I know, it’s horrible to try and describe! I used to think “well this is the worst I’ve ever felt with the pain so it’s gotta be higher than the last time” and end up saying a 10 so when the doctor I saw told me about that scale I thought ooh okay, maybe it was only a 9 actually! But I’ve definitely found that’s it’s helped me using that kind of outline. It’s just such a weird concept that if we say it’s too high for them to “believe” then they might not take us seriously 🤦🏼♀️ x
Thank you so much for this, I needed this badly ready for my third opinion tomorrow night, with a private gynae. During my period I’m at a 7-8 and crying.
It’s quite handy isn’t it, I’ve been so thankful ever since that she told me this.
On a totally different note, good luck with your appt. My gynae consultant and also the gynae who performed my lap were both refusing to see me and I ended up also booking a consultation with a private gynae and it was honestly the best decision I ever made! He’s even taking me on as a nhs patient for my next lap as I was self funding x
Yeah I’m just scared of the pelvic exam because it causes me that much pain, I cry. The last gynae I saw said that was normal xx
Definitely not normal! I was quite fortunate that mine decided not to do the exam based on my history and the fact he thinks my lap just wasn’t extensive enough, I was so relieved x
I thought I was just going crazy tbh, that it’s all in my head. This gynae I’m seeing tomorrow specialises in endo and lap surgery for it. I’ve tried everything now from diet to hormone pills xx
hi i can only describe mine as if i have a rat in my pelvis running from side to side eating me alive. Bit dramatic but that's the only way i describe it x
I’m so sorry you’re feeling like this but having just watched muppets Christmas carol (for the last time this festive period!) with my nephew and watching Rizzo the rat chow down on apples, that’s all I can picture now - him chomping on ovaries like they’re apples 🙈 x
Love the pain scale thing! Although I’ve been diagnosed with stage 3/4 endo and adenomyosis I know I’m lucky compared with others as my pain scale is usually around 3-4. I don’t have periods but suspect things would be worse if I did! I get pain in my bladder when peeing, and sex can be pretty uncomfortable as I feel the pain in my butt 😵, but embarrassing to describe to your consultant! I’d describe mine as a stinging pain, but the rat analogy works for me too! And dull ache in back/entire abdo and down my right leg too. Most of my endo is in the right side, but now I’m in tune with the feeling I have a suspicion it’s moved to the left too...and the general groggy/sluggish feeling that goes with it...hate that!

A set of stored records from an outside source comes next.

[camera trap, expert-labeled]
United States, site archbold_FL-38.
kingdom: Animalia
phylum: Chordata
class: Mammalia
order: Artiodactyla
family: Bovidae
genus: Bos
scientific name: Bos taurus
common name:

I really liked this post. It described what I'm going through. Whenever I try to explain my pain nobody takes it seriosuly.. They all think I'm exaggerating, so I stopped talking about it.
I feel more depressed now 'cause nobody listens or feel my pain.
I hate hormonal injections they make me feel bad about myself ):
Omg. I went to a consultant appointment yesterday and felt like a complete idiot when he asked me to describe the pain. I mean only know the type of pain i have felt in my life so what am i supposed to compare it to when describing it?!